After surviving Lightning Sprints, I came to a lower area that was much less exposed. Again demonstrating the boomerang effect, almost immediately the storm stopped and the sun made a half-hearted attempt to come out. A strong wind picked up and strangely, by the time I was back at campus, I was only as wet as I would have been from just sweating. I peeled off my gear and demolished the remaining dozen or so cookies in the package my Grandma had sent me.

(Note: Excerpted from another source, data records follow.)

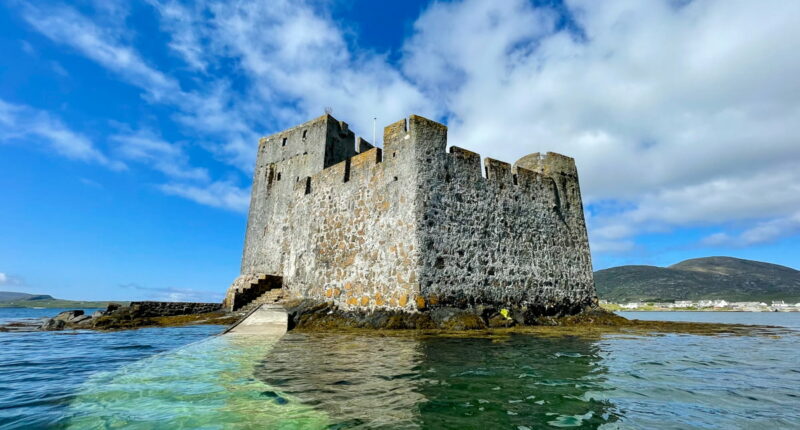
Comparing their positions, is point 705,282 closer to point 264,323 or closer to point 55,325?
point 264,323

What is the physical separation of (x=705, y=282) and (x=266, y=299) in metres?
154

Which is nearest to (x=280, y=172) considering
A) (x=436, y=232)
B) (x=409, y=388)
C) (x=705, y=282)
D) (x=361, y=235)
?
(x=361, y=235)

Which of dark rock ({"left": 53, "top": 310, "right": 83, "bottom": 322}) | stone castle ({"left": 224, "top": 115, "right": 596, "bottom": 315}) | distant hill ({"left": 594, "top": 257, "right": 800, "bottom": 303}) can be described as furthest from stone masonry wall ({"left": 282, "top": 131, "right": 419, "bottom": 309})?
distant hill ({"left": 594, "top": 257, "right": 800, "bottom": 303})

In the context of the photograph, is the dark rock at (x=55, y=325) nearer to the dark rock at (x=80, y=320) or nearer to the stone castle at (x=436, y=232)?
the dark rock at (x=80, y=320)

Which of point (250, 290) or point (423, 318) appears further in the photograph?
point (250, 290)

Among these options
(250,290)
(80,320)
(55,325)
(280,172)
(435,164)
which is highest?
(280,172)

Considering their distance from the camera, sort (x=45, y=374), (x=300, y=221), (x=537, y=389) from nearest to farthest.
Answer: (x=537, y=389), (x=45, y=374), (x=300, y=221)

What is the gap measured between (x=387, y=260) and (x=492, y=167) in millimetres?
5622

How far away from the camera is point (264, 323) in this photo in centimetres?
1231

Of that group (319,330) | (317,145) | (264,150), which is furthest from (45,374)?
(264,150)

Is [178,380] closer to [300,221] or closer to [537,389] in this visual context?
[537,389]

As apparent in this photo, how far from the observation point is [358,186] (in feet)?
47.5

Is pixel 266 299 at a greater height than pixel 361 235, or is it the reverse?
pixel 361 235

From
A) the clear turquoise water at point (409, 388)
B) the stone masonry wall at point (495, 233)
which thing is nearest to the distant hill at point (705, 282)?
the stone masonry wall at point (495, 233)
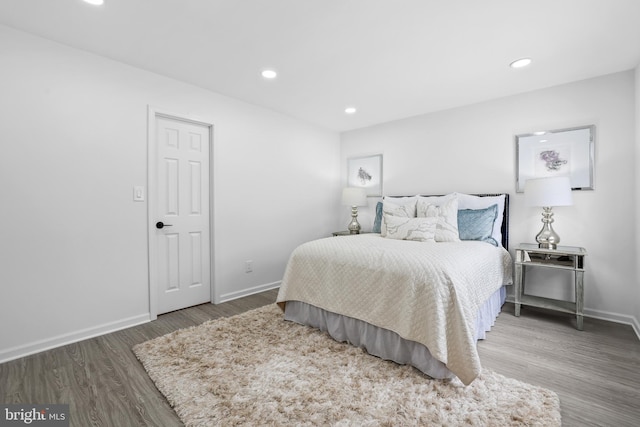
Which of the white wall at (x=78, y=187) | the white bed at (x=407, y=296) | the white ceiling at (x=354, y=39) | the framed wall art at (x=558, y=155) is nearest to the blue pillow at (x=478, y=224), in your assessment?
the white bed at (x=407, y=296)

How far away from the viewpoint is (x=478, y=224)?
119 inches

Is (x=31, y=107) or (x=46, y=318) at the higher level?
(x=31, y=107)

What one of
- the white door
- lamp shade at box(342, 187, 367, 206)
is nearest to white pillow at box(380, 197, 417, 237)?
lamp shade at box(342, 187, 367, 206)

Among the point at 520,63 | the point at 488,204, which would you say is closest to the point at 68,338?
the point at 488,204

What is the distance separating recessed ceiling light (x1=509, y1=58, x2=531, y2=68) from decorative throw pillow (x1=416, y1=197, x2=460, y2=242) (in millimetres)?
1345

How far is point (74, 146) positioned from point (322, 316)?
8.11 feet

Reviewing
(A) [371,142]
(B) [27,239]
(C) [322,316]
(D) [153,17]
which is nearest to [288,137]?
(A) [371,142]

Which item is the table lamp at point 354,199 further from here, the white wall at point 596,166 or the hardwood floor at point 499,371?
the hardwood floor at point 499,371

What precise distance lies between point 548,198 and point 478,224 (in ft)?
2.09

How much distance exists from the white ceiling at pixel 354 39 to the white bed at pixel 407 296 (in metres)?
1.54

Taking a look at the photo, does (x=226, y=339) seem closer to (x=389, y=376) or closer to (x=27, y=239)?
(x=389, y=376)

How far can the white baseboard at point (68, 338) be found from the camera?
2055 millimetres

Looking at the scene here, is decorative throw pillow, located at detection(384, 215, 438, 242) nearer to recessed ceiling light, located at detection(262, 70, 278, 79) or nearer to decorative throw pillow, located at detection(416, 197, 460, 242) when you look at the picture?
decorative throw pillow, located at detection(416, 197, 460, 242)

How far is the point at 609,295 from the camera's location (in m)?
2.74
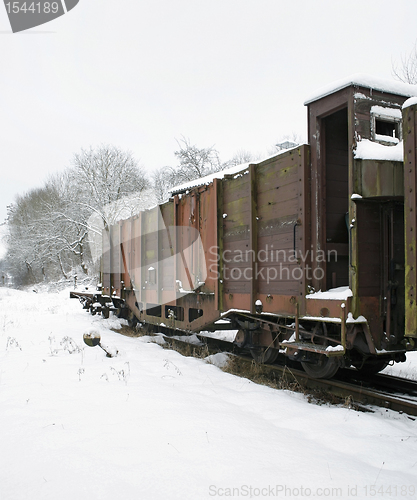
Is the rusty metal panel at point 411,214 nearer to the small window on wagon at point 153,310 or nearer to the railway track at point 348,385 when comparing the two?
the railway track at point 348,385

So, in conclusion, um, I guess, Mom, if you’re reading this, which I’m sure you are because you’re bored at work right now, save your comments, please. I understand that just about everything I’ve chronicled here reveals what you already know about me, that I make really dumb decisions. Yes, I know, staying up until 5:30am and then skiing in a thunderstorm is stupid. I’m in no way advocating for anyone on the ski team to combine those two like I did. However, I’ve behaved well for so long (doing well on finals, not going out every night of reading period, waking up early to train before work) that my propensity to do dumb things was bound to boil over in a string of bad decisions eventually. It’s just the way things work.
Happy Summer.
2 comments:
With Dan in Minnesota and Keel in China for the summer, I need to find a new manager for "Bad Idea Friday". Scott are you up for the challenge?
Mom
Nice story Chris, it made me chuckle seeing as how I believe I got caught rollerskiing in this same exact storm approximately 30 miles south (despite going to bed early, getting 9 hours of sleep, eating a hearty breakfast, properly hydrating, etc). The water on the roads was up to my calves. I had to have faith that if there was a rock, hole, or crack in the road that the sheer volume of water would slow me to enough to prevent any injuries. At one point I thought to myself, "these cars driving by must think I'm an idiot... oh wait, this is pretty dumb." I, too, was dry by the time I got home(minus the boots, which are probably still wet).